**Selected passage:**
+ + + +

Dsx transcripts have been recovered in the crustacean Daphnia magna26, as well as the arachnid Metaseiulus occidentalis27, both of which are hexapod outgroups within the Arthropoda. In these organisms, dsx pre-mRNA shows no sign of alternative splicing and directs sexual fate via sex-biased expression in males. The extent of conservation of this critical gene throughout hexapods however remains unknown, as thus far dsx homologs have been recovered from genome and/or transcriptome data of only seven insect orders (see14). As the development of genetic sexing strains of insect vectors is a major focus of sterile insect technique (SIT, a method of population control for disease vectors and other pest species28), genes that influence sexual development such as dsx are thus optimal targets for molecular manipulation of sex ratios29.
To understand the breadth and functional conservation of these genes throughout insects (as well as other Metazoa) we used public transcriptome datasets, including recent EST data generated for all 32 currently recognized hexapod orders30 to qualify the presence of dsx in this diverse group. We report putative dsx orthologs (as evidenced by recovery of an OD2-encoding EST) from 30 orders, 22 of which were represented by at least one EST encoding both an OD1 and downstream OD2 domain. Included in this latter group were species of primitive entognathous hexapods (i.e. Protura) and the derived pterygote insects, confirming the presence of doublesex in the common ancestor of the Hexapoda26.

+ + + +

**Explore the material:**
1. From the passage on doublesex above, set down everything from "To understand the" down to "of the Hexapoda26.".
2. According to the passage on doublesex, how does dsx direct sexual fate in Daphnia magna and Metaseiulus occidentalis?
3. Write what comes next in the passage on doublesex, picking up after its final sentence.

+ + + +

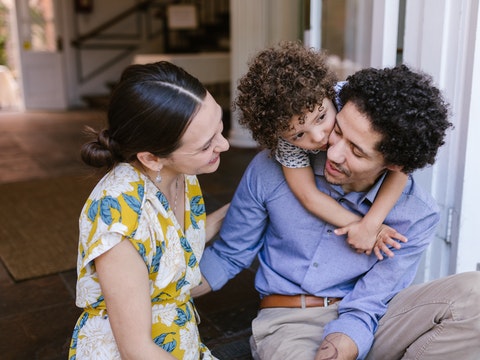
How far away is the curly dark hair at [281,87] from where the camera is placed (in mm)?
1206

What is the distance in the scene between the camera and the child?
1216 millimetres

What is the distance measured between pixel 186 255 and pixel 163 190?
0.17 m

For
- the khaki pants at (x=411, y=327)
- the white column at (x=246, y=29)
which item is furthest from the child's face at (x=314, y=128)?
the white column at (x=246, y=29)

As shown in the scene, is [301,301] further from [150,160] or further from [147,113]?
[147,113]

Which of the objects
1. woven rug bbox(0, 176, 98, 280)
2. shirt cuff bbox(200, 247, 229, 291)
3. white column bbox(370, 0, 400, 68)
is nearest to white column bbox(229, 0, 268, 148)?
woven rug bbox(0, 176, 98, 280)

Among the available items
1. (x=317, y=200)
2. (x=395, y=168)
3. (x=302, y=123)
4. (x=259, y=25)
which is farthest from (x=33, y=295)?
(x=259, y=25)

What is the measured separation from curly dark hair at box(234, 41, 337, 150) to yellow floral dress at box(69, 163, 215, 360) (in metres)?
0.29

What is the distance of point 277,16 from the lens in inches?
177

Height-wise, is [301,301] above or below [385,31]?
below

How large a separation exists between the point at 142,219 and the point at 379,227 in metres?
0.60

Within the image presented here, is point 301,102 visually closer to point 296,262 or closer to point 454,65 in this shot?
point 296,262

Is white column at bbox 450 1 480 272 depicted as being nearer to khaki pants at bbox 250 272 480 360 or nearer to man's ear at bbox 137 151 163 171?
khaki pants at bbox 250 272 480 360

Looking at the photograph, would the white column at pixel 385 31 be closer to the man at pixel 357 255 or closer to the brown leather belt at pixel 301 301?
the man at pixel 357 255

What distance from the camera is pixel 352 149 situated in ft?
4.08
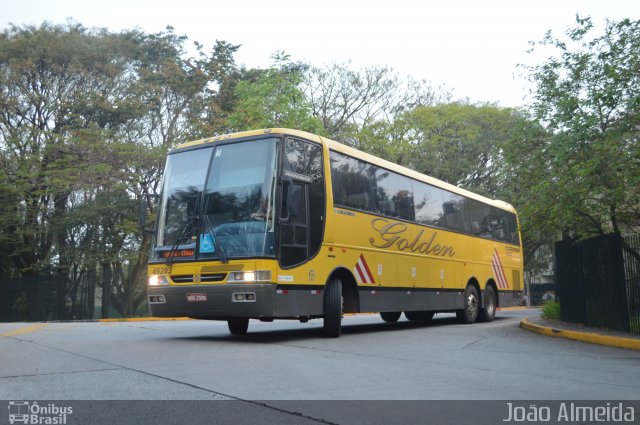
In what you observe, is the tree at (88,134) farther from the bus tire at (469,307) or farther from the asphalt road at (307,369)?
Answer: the asphalt road at (307,369)

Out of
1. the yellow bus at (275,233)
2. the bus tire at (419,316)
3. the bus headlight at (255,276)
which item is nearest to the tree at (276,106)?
the bus tire at (419,316)

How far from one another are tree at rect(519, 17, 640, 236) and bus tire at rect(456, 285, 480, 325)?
3.32m

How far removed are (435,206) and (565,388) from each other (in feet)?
33.6

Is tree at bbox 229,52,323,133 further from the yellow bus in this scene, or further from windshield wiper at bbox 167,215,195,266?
windshield wiper at bbox 167,215,195,266

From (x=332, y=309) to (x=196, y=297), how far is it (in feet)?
7.81

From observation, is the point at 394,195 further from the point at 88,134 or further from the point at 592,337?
the point at 88,134

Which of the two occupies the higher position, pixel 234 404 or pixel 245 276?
pixel 245 276

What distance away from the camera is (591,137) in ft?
42.2

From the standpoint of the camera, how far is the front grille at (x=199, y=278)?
34.6ft

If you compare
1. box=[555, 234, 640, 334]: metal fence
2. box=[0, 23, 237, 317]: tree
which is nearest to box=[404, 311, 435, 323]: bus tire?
box=[555, 234, 640, 334]: metal fence

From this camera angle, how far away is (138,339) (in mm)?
11422

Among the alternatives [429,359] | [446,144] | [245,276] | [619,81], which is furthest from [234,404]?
[446,144]

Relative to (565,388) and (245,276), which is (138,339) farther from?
(565,388)

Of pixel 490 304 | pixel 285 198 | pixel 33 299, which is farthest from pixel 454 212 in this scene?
pixel 33 299
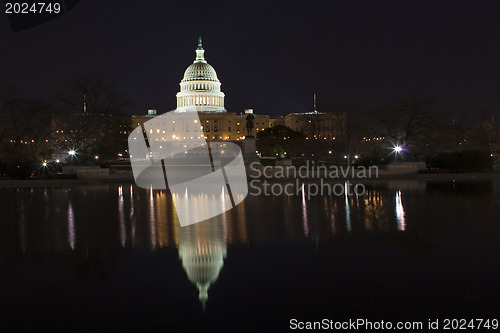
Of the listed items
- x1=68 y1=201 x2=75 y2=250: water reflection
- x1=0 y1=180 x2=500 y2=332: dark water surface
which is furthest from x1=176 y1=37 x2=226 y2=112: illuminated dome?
x1=0 y1=180 x2=500 y2=332: dark water surface

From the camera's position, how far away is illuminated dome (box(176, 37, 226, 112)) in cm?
13625

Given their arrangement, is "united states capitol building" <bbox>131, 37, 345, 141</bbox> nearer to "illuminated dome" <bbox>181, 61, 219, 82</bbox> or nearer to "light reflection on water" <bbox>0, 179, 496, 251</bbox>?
"illuminated dome" <bbox>181, 61, 219, 82</bbox>

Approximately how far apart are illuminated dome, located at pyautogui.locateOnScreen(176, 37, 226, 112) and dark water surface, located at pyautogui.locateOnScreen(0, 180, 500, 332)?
123051 mm

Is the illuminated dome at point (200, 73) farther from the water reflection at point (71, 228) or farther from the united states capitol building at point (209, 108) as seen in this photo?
the water reflection at point (71, 228)

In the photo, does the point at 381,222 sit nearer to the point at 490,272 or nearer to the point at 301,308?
the point at 490,272

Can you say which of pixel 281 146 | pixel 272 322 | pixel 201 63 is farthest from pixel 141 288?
pixel 201 63

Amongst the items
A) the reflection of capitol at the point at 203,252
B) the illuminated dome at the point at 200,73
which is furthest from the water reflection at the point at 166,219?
the illuminated dome at the point at 200,73

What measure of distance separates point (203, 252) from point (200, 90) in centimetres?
12869

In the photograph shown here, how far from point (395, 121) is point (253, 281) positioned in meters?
36.9

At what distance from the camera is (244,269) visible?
28.5 feet

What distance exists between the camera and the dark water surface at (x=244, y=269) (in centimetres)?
659

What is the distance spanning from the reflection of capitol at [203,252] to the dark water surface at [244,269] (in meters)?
0.03

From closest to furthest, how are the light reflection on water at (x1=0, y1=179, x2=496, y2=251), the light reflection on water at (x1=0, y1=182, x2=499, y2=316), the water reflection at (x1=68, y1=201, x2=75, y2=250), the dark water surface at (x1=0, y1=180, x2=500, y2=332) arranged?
the dark water surface at (x1=0, y1=180, x2=500, y2=332), the light reflection on water at (x1=0, y1=182, x2=499, y2=316), the water reflection at (x1=68, y1=201, x2=75, y2=250), the light reflection on water at (x1=0, y1=179, x2=496, y2=251)

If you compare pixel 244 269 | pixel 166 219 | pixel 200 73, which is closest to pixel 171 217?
pixel 166 219
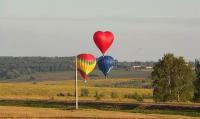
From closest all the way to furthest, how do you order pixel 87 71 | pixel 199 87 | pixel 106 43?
pixel 106 43
pixel 87 71
pixel 199 87

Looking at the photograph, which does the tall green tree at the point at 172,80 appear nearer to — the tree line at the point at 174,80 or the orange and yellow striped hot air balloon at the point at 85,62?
the tree line at the point at 174,80

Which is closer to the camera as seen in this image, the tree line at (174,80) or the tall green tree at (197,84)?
the tall green tree at (197,84)

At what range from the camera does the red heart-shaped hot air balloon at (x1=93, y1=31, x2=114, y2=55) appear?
7844 cm

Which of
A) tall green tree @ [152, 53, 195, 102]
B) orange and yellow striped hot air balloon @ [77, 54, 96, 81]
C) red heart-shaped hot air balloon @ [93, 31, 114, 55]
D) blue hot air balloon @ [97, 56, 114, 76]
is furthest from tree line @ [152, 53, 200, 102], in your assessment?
red heart-shaped hot air balloon @ [93, 31, 114, 55]

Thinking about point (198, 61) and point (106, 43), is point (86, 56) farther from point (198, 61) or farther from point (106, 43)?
point (198, 61)

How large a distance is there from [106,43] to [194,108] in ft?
46.1

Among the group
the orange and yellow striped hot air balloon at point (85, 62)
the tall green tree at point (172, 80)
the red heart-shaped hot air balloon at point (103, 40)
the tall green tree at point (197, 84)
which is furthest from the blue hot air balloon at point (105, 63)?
the tall green tree at point (197, 84)

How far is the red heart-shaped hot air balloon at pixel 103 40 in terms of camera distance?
7844 centimetres

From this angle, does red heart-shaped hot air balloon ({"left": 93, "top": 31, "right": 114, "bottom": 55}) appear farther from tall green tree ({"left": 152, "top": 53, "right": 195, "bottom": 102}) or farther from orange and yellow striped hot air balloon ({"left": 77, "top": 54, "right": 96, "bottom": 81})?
tall green tree ({"left": 152, "top": 53, "right": 195, "bottom": 102})

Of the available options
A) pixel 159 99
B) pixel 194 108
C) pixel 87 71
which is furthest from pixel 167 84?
pixel 194 108

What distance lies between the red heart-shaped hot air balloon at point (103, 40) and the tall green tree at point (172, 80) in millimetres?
22433

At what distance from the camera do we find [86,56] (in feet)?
271

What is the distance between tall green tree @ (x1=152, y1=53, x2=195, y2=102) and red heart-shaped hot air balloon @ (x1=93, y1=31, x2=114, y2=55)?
883 inches

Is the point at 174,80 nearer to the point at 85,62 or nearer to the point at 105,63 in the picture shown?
the point at 105,63
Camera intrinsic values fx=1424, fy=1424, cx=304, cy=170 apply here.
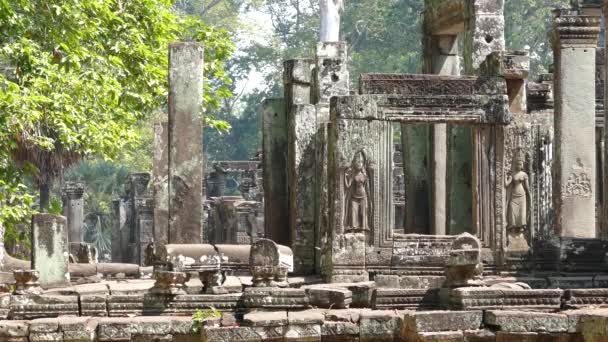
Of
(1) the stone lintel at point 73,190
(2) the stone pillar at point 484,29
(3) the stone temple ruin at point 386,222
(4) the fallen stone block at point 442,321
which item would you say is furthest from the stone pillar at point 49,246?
(1) the stone lintel at point 73,190

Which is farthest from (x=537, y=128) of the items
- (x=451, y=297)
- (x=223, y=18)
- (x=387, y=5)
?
(x=223, y=18)

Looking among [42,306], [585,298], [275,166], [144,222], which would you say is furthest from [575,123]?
[144,222]

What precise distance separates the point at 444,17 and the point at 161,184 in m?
4.94

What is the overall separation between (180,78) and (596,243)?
510 centimetres

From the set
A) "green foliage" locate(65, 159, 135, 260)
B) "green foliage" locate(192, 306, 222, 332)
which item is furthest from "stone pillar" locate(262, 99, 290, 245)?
"green foliage" locate(65, 159, 135, 260)

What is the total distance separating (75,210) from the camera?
33.5 m

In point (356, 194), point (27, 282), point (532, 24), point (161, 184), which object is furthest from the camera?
point (532, 24)

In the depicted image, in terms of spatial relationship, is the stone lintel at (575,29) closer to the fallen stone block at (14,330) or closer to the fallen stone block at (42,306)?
the fallen stone block at (42,306)

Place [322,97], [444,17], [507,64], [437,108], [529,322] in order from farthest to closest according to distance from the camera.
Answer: [444,17] < [322,97] < [507,64] < [437,108] < [529,322]

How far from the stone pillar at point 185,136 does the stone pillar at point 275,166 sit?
120 inches

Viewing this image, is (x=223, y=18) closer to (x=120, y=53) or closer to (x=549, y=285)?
(x=120, y=53)

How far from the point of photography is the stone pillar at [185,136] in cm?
1631

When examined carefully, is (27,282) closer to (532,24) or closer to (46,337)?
(46,337)

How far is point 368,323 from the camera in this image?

+ + + +

**Expected results:**
1.
To understand the breadth and functional conservation of these genes throughout insects (as well as other Metazoa) we used public transcriptome datasets, including recent EST data generated for all 32 currently recognized hexapod orders30 to qualify the presence of dsx in this diverse group. We report putative dsx orthologs (as evidenced by recovery of an OD2-encoding EST) from 30 orders, 22 of which were represented by at least one EST encoding both an OD1 and downstream OD2 domain. Included in this latter group were species of primitive entognathous hexapods (i.e. Protura) and the derived pterygote insects, confirming the presence of doublesex in the common ancestor of the Hexapoda26.

2. It directs sexual fate through sex-biased expression in males.

3.
Results and Discussion
Sequence and phylogenetic conservation of hexapod doublesex
We recovered doublesex EST contigs encoding both an OD1 and OD2 domain (designated herein as “high-confidence” dsx EST contigs) from 22 hexapod orders (Fig. 1, Supplementary Fig. S1 online). We also recovered evidence for both domains existing as singleton (or encoded on separate) contigs in an additional 7 orders (See Fig. 1 for summary; Supplementary Figs S2, S3, S4 online contain all singletons from the analysis). We failed to identify contigs encoding one of the two domains from the remaining three orders: we found no evidence for the OD2 domain from the Embiopteran and Isopteran data, nor OD1 from the Mantophasmatodea. In addition to the EST contigs deposited in NCBI, we assembled de novo contigs from short read RNAseq libraries (see Methods) for Sipyloidea sipylus (Phasmatodea) and Lepismachilis y-signata (Archaeognatha) that contained high-confidence ESTs.
Summary of evidence for hexapod doublesex recovered in this study.
Orders for which we identified a high-confidence dsx EST encoding both OD1 and OD2 domains (see Fig. S1) are marked ‘LINKED’; those for which the domain was found on a singleton EST contig are marked “YES” (see Figs S2, S3 and S4) and those for which we recovered only a Type-B OD1 domain (i.e Type-A absent, see Fig. S3) are annotated as such. Phylogeny as per Misof et al. (2014).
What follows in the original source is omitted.